He … abused me because of the ring, saying I was going to commit adultery.

(ASPIRE participant, MTN-020 qual, #312-40008-5)

Male partners also had concerns about products harming their partners or themselves (e.g., make them sick, sucking their blood), including interfering with conception, or they thought it was a type of witchcraft their female partners were using against them. We developed messages to address these specific concerns and beliefs such as the ring does not increase likelihood of promiscuity, as well as more general information on the product, which were built into community activities with men.

Finally, low male partner clinic attendance during MTN-020, MTN-003, and interview data from CAPRISA 106 indicated that getting male partners to come to clinics was a challenge. This was consistent with other literature from microbicide studies (Lanham et al., 2014). Partner attendance ranged from 9% to 13% across studies. This challenge was cited as being linked to multiple factors, including men’s work schedules, dislike of clinics, and fear of HIV testing. Engaging men in the broader community rather than in the clinic was identified as potentially beneficial, and trial staff suggested community outreach in locations where men are already present, such as soccer fields and taverns, which were included as sites for CHARISMA community-based activities.

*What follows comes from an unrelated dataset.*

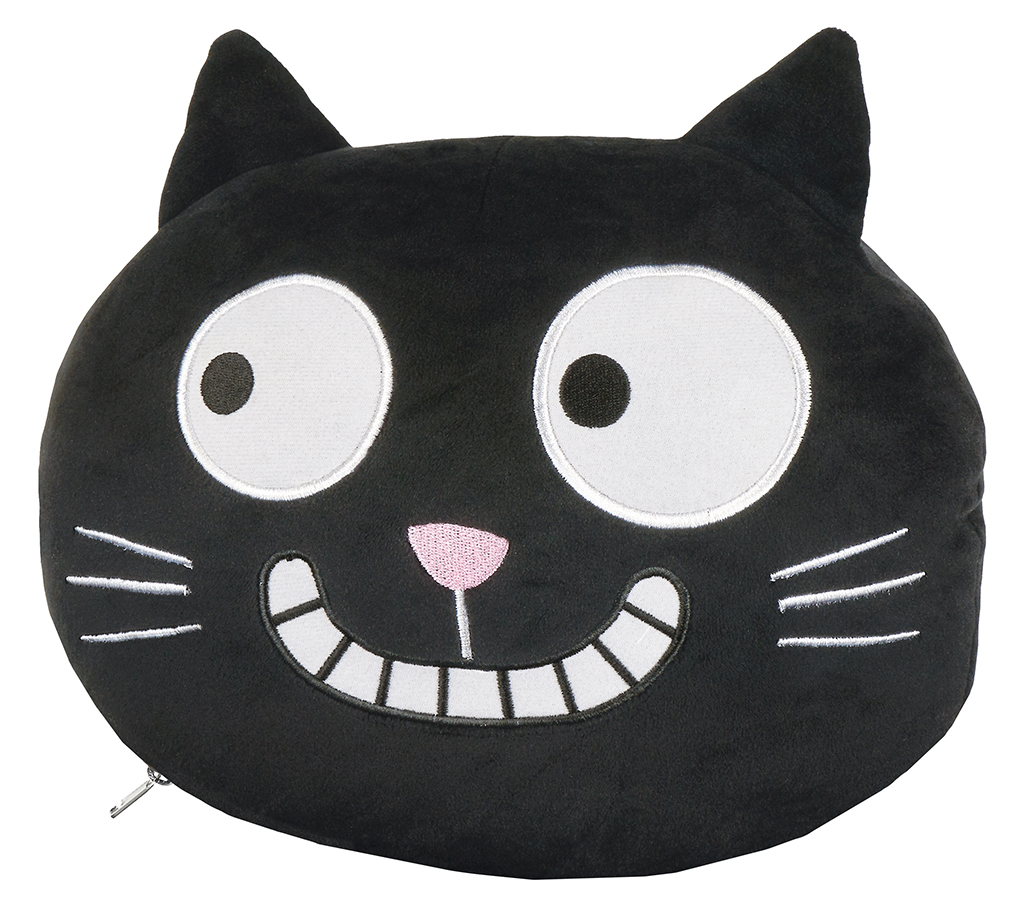 Ed, the Cat Nackenkissen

Maybe ideally we do not bring [men] to [the research clinic]. Maybe go to a soccer field where they play soccer. Go to a tavern where they hang out. Go to them, rather than bringing them here.

(Research clinic staff, IDI, CAPRISA 106)

CLINIC-BASED INTERVENTION ADAPTATIONS

The key findings that informed adaptations of Safe and Sound for CHARISMA included the importance of disclosure in gaining male partner support, women’s desire for improved partner communication skills, and the need to tailor support to a woman’s individual relationship. This ultimately led to the development of three discrete counseling modules from which counselors could select for the initial counseling session: the original IPV counseling module from Safe and Sound plus disclosure and partner communication modules. Additionally, trained lay counselors were suggested instead of nurses as appropriate providers of the intervention.

In the data we analyzed, women’s disclosure of product use and study participation ranged from full to non-disclosure. Quantitative findings from MTN-020 revealed that not disclosing study participation at enrollment (1.56, 95% CI [0.72, 3.37]) was associated with experience of partner-related social harm, inclusive of study-related IPV (Palanee-Phillips et al., 2018). Qualitative findings also showed that a lack of disclosure could result in violence if male partners inadvertently discovered product use. Moreover, some women who initially tried to negotiate trial participation and product use with partners also experienced partner resistance or even social harms, such as violence. These findings led to our development of a counseling module on product disclosure skills, which specifically addressed both men’s concerns, highlighted in the previous section, as well as women’s fears of male partner reactions.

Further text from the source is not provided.